Almost all car companies are, therefore, investing heavily in electric car technologies. As compared to about 20,000 parts in an internal combustion engine, the motor of an electric car has just 20 parts and are much smaller, lighter and cheaper to make. The disappearance of huge auto factories, auto dealers and mechanics will result in the loss of millions of jobs. People fear change, but forget how swiftly their forefathers had shifted from horse-drawn carriages to cars when they saw the benefits of speed and convenience.

Most cars, bikes, buses and trucks will probably be electric in another decade. When that happens, there will be no need for auto workshops. Instead, there will be small shops where a mechanic will simply take out a faulty motor and replace it with another in a few minutes. Needless to say, there will also be no petrol or diesel pumps because these will all be replaced by a large number of metered charging points in parking lots and residential parking areas where the batteries will be charged as their owners are at work or fast asleep. A month’s supply of electricity will also cost far less than petrol, diesel or LPG because electric motors are about 70 percent more energy efficient. They will also be more reliable.

But this change will not be abrupt because the many millions of vehicles already plying on the roads will not be immediately phased out. But as long as they are there, they will continue to pollute the atmosphere and contribute to global warming. Every government, therefore, needs to give incentives to phase out the existing vehicles.
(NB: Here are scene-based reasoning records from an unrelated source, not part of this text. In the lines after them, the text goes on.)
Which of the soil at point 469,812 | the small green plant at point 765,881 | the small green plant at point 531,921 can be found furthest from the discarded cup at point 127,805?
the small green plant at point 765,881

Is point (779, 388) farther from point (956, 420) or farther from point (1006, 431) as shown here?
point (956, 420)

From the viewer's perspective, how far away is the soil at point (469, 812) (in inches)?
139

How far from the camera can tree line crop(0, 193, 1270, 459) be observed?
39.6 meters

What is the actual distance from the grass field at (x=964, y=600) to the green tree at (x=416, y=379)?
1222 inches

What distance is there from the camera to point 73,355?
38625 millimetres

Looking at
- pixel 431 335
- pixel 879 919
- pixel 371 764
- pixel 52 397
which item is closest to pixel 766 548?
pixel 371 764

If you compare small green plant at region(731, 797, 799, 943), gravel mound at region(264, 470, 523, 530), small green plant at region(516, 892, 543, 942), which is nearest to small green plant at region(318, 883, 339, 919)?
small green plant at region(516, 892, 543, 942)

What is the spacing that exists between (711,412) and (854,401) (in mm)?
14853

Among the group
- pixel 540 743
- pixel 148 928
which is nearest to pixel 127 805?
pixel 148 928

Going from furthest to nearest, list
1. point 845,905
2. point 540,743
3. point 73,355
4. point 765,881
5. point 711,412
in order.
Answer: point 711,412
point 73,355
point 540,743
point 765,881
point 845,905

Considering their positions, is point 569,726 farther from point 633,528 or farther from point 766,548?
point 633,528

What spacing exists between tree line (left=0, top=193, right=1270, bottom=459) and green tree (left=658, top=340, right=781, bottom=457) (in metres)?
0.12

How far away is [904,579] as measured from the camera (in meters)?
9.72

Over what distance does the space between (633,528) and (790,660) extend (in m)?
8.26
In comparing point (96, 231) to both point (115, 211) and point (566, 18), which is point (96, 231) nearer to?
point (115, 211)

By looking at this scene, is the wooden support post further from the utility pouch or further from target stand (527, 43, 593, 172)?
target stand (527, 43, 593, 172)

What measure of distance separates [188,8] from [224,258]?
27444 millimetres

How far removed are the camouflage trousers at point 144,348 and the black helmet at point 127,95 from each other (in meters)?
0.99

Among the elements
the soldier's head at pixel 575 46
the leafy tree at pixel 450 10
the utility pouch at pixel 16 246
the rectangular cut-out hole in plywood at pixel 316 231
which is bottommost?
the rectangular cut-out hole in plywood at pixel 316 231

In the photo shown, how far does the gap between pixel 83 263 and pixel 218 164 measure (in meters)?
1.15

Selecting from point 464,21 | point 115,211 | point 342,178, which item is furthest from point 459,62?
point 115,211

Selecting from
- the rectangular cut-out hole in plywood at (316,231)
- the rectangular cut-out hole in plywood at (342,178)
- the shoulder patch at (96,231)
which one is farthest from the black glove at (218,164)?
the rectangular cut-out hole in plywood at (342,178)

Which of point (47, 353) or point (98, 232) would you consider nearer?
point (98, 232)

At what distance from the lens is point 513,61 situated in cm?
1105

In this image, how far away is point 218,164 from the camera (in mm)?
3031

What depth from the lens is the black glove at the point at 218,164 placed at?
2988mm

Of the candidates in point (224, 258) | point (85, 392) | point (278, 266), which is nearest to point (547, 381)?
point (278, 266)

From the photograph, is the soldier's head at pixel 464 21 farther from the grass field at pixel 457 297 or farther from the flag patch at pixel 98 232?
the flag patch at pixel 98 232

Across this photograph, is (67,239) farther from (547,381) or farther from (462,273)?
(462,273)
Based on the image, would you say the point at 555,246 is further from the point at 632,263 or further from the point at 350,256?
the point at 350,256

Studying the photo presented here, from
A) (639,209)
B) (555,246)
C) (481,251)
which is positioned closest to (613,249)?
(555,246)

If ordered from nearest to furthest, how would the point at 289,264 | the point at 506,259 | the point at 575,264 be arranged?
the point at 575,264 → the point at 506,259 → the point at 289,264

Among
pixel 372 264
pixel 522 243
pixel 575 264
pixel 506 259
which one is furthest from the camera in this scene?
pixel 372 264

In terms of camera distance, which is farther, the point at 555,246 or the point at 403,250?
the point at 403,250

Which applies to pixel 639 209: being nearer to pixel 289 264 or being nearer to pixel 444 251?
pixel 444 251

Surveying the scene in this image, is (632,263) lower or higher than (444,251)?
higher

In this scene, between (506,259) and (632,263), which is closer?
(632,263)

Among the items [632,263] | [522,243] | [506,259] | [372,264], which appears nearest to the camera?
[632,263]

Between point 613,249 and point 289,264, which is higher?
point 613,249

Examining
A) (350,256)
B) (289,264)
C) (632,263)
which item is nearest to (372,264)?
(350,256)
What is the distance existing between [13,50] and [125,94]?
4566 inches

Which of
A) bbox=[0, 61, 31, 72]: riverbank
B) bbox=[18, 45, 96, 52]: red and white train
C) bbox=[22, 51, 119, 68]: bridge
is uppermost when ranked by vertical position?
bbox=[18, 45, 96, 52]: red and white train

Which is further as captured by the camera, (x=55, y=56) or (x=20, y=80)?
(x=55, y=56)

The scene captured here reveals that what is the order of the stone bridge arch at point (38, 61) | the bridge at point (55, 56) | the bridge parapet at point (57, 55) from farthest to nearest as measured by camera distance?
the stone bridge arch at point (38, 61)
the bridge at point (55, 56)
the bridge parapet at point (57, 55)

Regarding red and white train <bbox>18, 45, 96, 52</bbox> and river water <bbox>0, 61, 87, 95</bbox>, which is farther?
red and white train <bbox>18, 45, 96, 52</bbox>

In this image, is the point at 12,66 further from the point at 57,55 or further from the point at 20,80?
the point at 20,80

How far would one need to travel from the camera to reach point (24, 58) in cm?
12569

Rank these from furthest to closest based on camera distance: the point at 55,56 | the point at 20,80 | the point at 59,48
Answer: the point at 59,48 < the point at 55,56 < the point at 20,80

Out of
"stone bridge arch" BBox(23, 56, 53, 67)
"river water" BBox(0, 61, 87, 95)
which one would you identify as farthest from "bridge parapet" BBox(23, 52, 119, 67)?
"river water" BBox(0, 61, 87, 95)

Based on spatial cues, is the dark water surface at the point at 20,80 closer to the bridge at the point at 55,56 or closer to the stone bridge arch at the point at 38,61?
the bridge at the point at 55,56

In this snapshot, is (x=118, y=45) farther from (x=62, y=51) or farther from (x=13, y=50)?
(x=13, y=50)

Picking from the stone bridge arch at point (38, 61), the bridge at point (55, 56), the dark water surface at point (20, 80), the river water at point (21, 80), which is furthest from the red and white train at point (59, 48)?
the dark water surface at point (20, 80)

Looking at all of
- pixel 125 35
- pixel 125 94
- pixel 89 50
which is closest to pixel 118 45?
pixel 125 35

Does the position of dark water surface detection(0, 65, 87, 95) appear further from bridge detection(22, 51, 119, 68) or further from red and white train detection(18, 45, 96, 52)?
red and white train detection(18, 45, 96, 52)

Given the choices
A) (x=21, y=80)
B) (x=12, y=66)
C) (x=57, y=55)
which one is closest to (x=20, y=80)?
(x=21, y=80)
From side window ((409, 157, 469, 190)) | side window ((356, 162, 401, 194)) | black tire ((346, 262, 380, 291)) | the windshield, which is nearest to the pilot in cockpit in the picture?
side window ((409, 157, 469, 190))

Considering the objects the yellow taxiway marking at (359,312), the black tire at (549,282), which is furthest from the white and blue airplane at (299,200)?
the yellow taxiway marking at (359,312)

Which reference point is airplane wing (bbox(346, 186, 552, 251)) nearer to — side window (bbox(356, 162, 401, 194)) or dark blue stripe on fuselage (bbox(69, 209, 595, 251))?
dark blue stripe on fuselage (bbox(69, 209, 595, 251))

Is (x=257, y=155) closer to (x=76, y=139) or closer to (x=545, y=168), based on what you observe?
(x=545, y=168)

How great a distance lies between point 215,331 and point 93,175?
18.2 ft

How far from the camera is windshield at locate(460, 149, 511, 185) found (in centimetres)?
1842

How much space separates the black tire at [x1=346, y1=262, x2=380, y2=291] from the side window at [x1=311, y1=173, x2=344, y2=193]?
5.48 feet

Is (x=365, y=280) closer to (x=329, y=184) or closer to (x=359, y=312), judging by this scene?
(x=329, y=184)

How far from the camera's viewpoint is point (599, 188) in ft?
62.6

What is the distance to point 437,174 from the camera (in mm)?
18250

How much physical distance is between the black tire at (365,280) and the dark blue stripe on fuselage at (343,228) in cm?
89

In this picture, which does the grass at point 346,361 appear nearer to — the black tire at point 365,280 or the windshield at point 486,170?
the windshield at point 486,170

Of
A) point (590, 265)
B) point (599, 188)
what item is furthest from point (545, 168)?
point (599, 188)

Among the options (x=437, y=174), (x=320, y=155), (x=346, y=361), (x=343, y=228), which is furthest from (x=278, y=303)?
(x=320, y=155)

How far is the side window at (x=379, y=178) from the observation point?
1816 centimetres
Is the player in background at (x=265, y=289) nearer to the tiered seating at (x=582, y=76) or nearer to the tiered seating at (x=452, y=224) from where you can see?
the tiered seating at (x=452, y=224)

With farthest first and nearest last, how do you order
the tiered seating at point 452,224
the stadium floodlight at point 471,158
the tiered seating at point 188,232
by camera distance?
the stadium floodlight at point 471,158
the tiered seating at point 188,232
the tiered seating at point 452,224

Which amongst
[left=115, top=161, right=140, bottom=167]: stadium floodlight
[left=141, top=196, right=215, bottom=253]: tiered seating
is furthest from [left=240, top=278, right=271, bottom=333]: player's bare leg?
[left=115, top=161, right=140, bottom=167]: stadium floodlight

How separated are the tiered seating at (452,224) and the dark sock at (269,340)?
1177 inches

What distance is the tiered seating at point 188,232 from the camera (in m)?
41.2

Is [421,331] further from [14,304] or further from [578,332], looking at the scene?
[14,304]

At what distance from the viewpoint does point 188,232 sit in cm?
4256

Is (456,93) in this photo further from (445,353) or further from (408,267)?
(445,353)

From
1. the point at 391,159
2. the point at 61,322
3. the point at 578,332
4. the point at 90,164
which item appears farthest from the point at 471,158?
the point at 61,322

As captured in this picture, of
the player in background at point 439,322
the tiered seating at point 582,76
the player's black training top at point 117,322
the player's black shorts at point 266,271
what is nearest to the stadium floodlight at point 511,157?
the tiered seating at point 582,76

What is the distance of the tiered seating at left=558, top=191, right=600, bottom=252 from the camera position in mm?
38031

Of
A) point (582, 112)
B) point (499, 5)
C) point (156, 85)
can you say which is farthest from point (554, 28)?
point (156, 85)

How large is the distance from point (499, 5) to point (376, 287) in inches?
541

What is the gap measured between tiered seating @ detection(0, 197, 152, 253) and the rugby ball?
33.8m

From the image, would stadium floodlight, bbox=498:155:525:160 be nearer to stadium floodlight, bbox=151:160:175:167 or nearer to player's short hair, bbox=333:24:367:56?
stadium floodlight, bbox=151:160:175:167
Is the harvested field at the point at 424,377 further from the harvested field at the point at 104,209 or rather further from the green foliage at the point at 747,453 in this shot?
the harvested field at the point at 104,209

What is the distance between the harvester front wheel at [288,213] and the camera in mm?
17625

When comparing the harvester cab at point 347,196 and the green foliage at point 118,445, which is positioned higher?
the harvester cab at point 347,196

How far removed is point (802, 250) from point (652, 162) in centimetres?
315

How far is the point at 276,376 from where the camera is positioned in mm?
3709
There will also be huge economic and political ramifications. Giant oil companies and their refineries will have to shut down and huge sums will no longer be needed to import oil and petroleum products. This could lead to the collapse of OPEC and economic decline of all oil producing nations.

The days of fossil fuel automobiles, especially diesel ones, are clearly numbered and the world needs to brace itself for a brave new era.